French lawmakers have passed a bill that will significantly improve the issue of food waste. Its main targets are big supermarkets who destroy gigantic amounts of food that cannot be sold, but that could still be eaten. From now on, they will be obligated to donate this type of food to various charities and animal protection organizations.
This bill proposed by Guillaume Garot, the Socialist Deputy, has received unanimous votes from the National Assembly on Thursday, and has therefore passed with flying colors, in the hope that it will be instituted as quickly as possible.
“It’s scandalous to see bleach being poured into supermarket dustbins along with edible foods.”, said Guillaume Garot.
One of the most important issues covered by this bill is the fact that supermarkets deliberately spoiling food is strictly forbidden. Supermarkets used to make sure that the food they threw away was not edible at that point so as to make sure that it is not stolen from their bin. One of the most common methods was to poor detergents and chemicals over it.
Instead of this wasteful practice, they will henceforth be required to have contracts with various charity organizations, that put the food that would otherwise just be destroyed to extremely good use.
There are very many factors that may compel a supermarket to retract various kinds of products from its shelves. For instance, food and vegetables that did not meet the physical criteria required for the products that can be sold used to be thrown away.
This meant that because they might have had a few bumps and bruises here and there, they would have been destroyed, despite the fact that they were perfectly edible. From now on, these fruit and vegetables could be donated to places like soup kitchens, that use a large amount of food at once, and could therefore be put to good use.

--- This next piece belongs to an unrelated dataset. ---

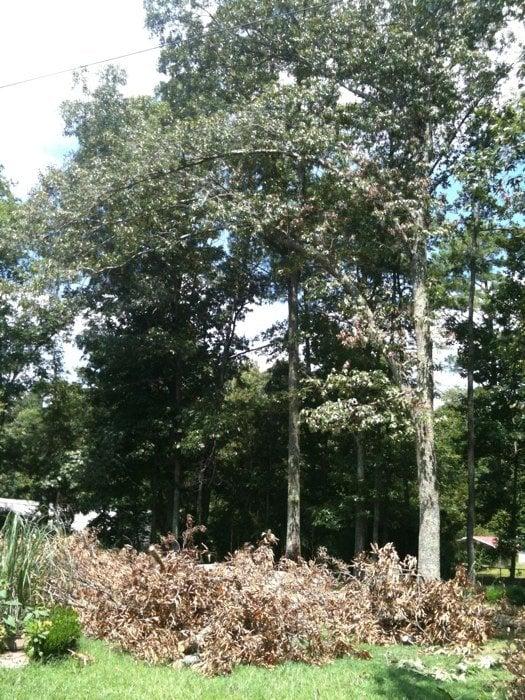 Homan Tree Service: 3607 Fox Run, Jasper, AL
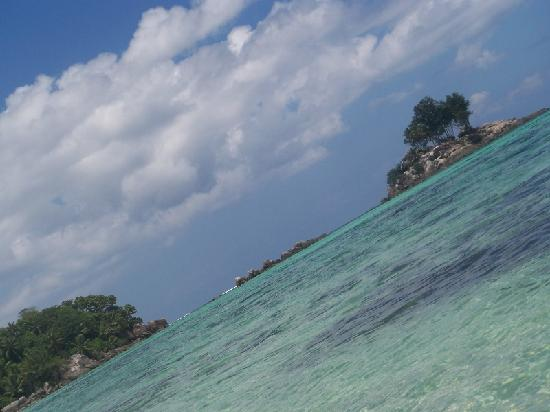 Driftwood: Anse Royale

Another example would be all the food whose expiration date is approaching soon . Some of them get retracted even one or more days before they actually expire. Now, instead of being wasted, they can make their way into the hands of people who desperately need them.
Strict boundaries will obviously have to be instated, so that the transportation time of the food be as short as possible, ensuring it a better longevity. There is a great possibility that the proximity between the supermarkets and the various charities will play a key role in how the contracts will be made.
Furthermore, there is also a timeline in which this whole endeavor needs to be set up. By July 2015, the supermarkets who do not have contracts that ensure that their food is put to good use will have to pay fines as high as £53,000. In the case that they refuse to comply, there is even penitence by jail time stipulated in the new law.
In addition to the new responsibilities that large-scale supermarkets will have to face, the bill also includes plans to lower individual food waste that feature awareness campaigns and programs that will conducted in schools and various companies.
Reducing food waste is a concern that every country should have, as it is one of the key issues of our generation, because it has a multitude of implications on both food production companies and the environment, as it contributes to climate change.